Segment Start: Passage provided

Abstract: FR-PO127

Factors Associated with Dialysis-Requiring AKI in Patients with Septic Shock

Session Information

Category: Acute Kidney Injury

  • 003 AKI: Clinical and Translational

Authors

  • Pan, Di, Mount Sinai St. Lukes and Mount Sinai West Hospitals, New York, New York, United States
  • Mariuma, David, Mount Sinai St. Lukes and Mount Sinai West Hospitals, New York, New York, United States
  • Wen, Yumeng, Mount Sinai St. Lukes and Mount Sinai West Hospitals, New York, New York, United States
  • Vazquez de lara, Fernando, Mount Sinai St. Lukes and Mount Sinai West Hospitals, New York, New York, United States
  • Hernandez cuchillas, Marcelo Xavier, Mount Sinai St. Lukes and Mount Sinai West Hospitals, New York, New York, United States
  • Gramuglia, Michael, Montefiore Health System, New York, New York, United States
  • Meisels, Ira S., Mount Sinai St. Luke's and Mount Sinai West Hospitals, New York, New York, United States
Background

Acute kidney injury (AKI) poses significant burden on patients with septic shock, especially for those who ultimately require renal replacement therapy (RRT). The aim of this study is to identify potential risk factors and patient characteristics associated with receiving RRT in patients with septic shock.

Methods

This is a retrospective analysis based on the 2014 Nationwide Inpatient Sample. A total of 435,835 patients over age 18 with either a primary or secondary diagnosis of septic shock were included. Patients on chronic RRT were excluded. The outcome of interest was dialysis-requiring AKI. Multivariate logistic regression adjusting for age, gender, hospital characteristics, insurance, and comorbidities was performed to test for independent associations between variables of interest (which included 29 AHRQ comorbidity measures), and dialysis-requiring AKI. Diagnoses and procedures were identified using ICD-9-CM codes. Analysis was performed using STATA 14.2.

Segment End: Passage provided

• [What to do]: Can you carry on the abstract above about dialysis-requiring AKI in septic shock, starting after its last sentence?

Segment Start: Supplied records

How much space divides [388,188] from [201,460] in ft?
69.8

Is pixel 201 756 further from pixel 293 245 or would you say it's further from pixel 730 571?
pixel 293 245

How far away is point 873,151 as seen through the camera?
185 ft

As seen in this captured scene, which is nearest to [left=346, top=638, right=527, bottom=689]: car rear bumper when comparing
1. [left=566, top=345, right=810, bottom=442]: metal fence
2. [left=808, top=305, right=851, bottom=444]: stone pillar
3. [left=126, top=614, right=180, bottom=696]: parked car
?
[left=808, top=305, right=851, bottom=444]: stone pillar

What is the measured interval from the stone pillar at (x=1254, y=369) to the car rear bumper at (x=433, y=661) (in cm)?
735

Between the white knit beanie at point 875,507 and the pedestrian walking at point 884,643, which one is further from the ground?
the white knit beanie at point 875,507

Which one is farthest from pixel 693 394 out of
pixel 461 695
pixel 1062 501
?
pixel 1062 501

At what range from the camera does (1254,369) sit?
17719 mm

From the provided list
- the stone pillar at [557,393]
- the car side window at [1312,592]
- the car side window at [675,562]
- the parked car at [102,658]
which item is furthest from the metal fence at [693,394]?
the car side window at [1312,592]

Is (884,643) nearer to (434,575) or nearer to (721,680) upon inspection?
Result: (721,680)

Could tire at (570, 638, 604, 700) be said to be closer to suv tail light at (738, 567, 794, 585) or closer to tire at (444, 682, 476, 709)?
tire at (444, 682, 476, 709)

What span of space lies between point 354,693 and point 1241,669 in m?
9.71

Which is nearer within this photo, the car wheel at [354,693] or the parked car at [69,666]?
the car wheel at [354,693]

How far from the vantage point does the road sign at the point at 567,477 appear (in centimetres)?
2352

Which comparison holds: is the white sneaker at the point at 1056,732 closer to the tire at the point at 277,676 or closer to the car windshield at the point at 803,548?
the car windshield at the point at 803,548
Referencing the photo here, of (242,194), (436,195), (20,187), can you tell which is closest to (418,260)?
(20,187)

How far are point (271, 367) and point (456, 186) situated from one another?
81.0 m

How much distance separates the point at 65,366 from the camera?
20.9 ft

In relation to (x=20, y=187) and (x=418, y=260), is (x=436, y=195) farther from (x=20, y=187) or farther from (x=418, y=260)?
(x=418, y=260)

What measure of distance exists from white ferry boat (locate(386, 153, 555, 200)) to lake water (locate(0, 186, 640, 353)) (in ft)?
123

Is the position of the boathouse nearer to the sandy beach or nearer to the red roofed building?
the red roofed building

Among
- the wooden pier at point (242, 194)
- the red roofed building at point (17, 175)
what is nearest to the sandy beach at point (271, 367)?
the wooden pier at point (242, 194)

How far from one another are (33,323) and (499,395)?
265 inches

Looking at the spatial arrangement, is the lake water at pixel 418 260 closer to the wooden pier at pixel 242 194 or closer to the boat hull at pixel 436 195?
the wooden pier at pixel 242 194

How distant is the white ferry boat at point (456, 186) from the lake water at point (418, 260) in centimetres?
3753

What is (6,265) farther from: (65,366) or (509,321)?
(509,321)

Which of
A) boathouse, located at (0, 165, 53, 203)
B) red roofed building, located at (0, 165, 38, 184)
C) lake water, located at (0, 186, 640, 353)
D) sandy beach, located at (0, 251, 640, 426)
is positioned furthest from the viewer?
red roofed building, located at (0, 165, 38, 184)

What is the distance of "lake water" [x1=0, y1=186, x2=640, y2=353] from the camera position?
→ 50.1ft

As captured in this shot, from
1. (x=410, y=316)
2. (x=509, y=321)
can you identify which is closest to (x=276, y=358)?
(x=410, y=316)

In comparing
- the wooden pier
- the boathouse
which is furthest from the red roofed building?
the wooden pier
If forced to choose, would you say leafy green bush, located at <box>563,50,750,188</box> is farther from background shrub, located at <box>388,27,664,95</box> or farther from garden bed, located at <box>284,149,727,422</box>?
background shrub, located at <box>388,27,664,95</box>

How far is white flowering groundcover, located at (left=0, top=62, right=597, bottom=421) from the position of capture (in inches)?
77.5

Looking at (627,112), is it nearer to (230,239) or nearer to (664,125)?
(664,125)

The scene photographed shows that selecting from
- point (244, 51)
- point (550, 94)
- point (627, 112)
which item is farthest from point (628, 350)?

Segment End: Supplied records

• [Expected output]:
Results

Our study revealed that male gender (OR 1.24, p<0.0001), African-American (OR 1.34, p<0.0001), and Hispanic (OR 1.14, p=0.03) race have increased odds of having AKI-requiring dialysis in septic shock. Pre-existing comorbidities and other factors found to have increased association with AKI-requiring dialysis were: chronic alcohol abuse (OR 1.20, P=0.005), chronic anemia (OR 1.16, p<0.0001), congestive heart failure (OR 1.13, p=0.001), coagulopathy (OR 2.07, p<0.0001), diabetes with complications (1.27, p<0.0001), history of hypertension (OR 1.14, P<0.0001), chronic liver disease (OR 1.45, p<0.0001), obesity (OR 1.67, p<0.0001), pulmonary circulation disorders (OR 1.21, p=0.001), and the presence of bacteremia (OR 1.97, p=0.005).

Conclusion

Clinical and microbiological characteristics, as well as pre-existing comorbidities should be considered in the prognostication and risk stratification of patients with septic shock, and the development of dialysis-requiring AKI. Future prospective studies can be considered for further evaluation.